### WHAT YOU SHOULD DO:
Write out the line that holds "Polder 4.4 Lb. Recipe Scale - $5.50" together with every line that follows it to the end of the material below, exactly. Omit the pictures.
··········
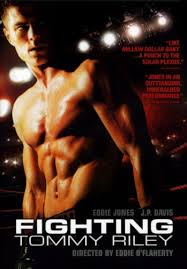 Fighting Tommy Riley affiche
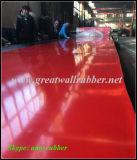 Gw2004 het RubberBlad van de Aard met Verschillende Kleur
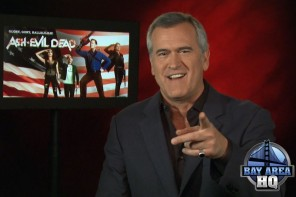 Bruce Campbell on Dressing in Drag, Sharknado, Evil Dead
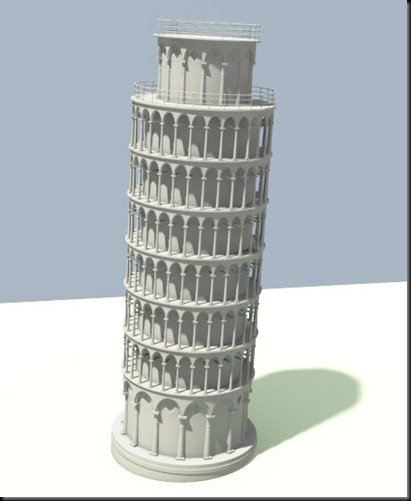 pisa_tower_pic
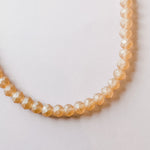 10mm Matte Peach Chinese Crystal Rondelle Strand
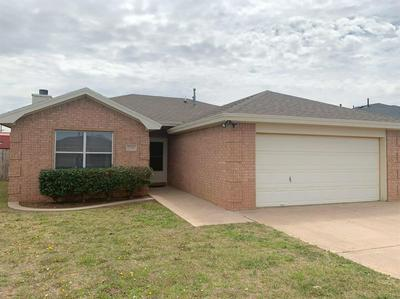 2509 108TH DR, LUBBOCK, TX 79423 - Photo 1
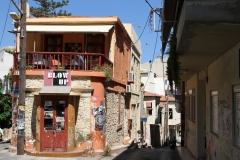Heraklion-Greece-Crete-dostoprimechatelnosti-foto-01-0028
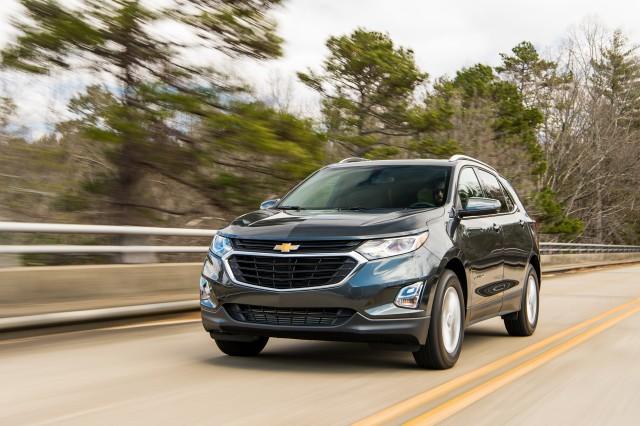 Chevrolet FNR-X plug-in hybrid crossover concept debuts in ...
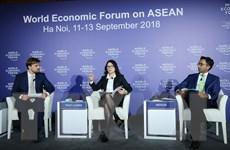 Mỹ-Trung Quốc đang tranh giành 'chất xám' tại Đông Nam Á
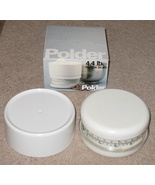 Polder 4.4 Lb. Recipe Scale - $5.50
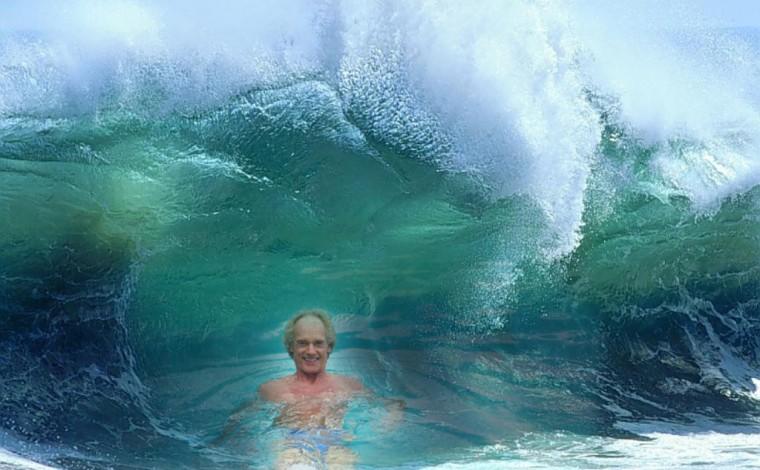 Wave_Baba-2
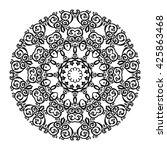 mandala. black round ornament....   Shutterstock .eps vector #425863468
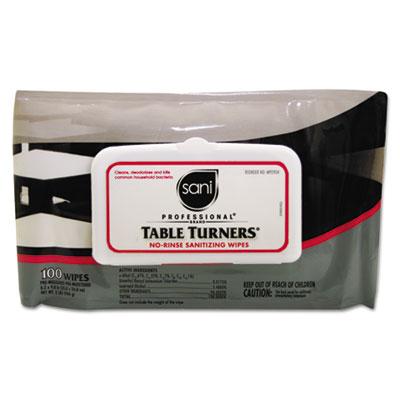 Sani Professional® Table Turners® No-Rinse Sanitizing Wipes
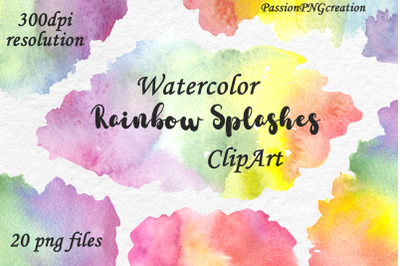 Watercolor Rainbow Splashes, Clouds, Clipart
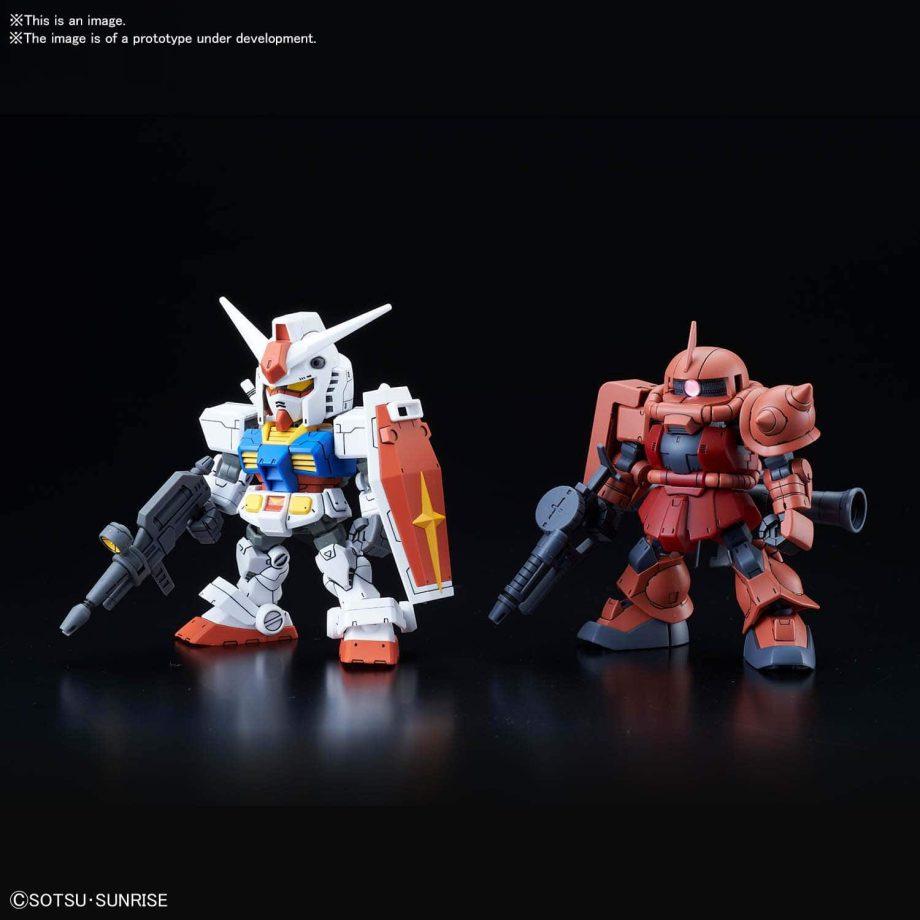 SDCS RX-78-2 Gundam & MS-06S Zaku II Pose 2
··········
### SOLUTION:
 Polder 4.4 Lb. Recipe Scale - $5.50
 Wave_Baba-2
 mandala. black round ornament....   Shutterstock .eps vector #425863468
 Sani Professional® Table Turners® No-Rinse Sanitizing Wipes
 Watercolor Rainbow Splashes, Clouds, Clipart
 SDCS RX-78-2 Gundam & MS-06S Zaku II Pose 2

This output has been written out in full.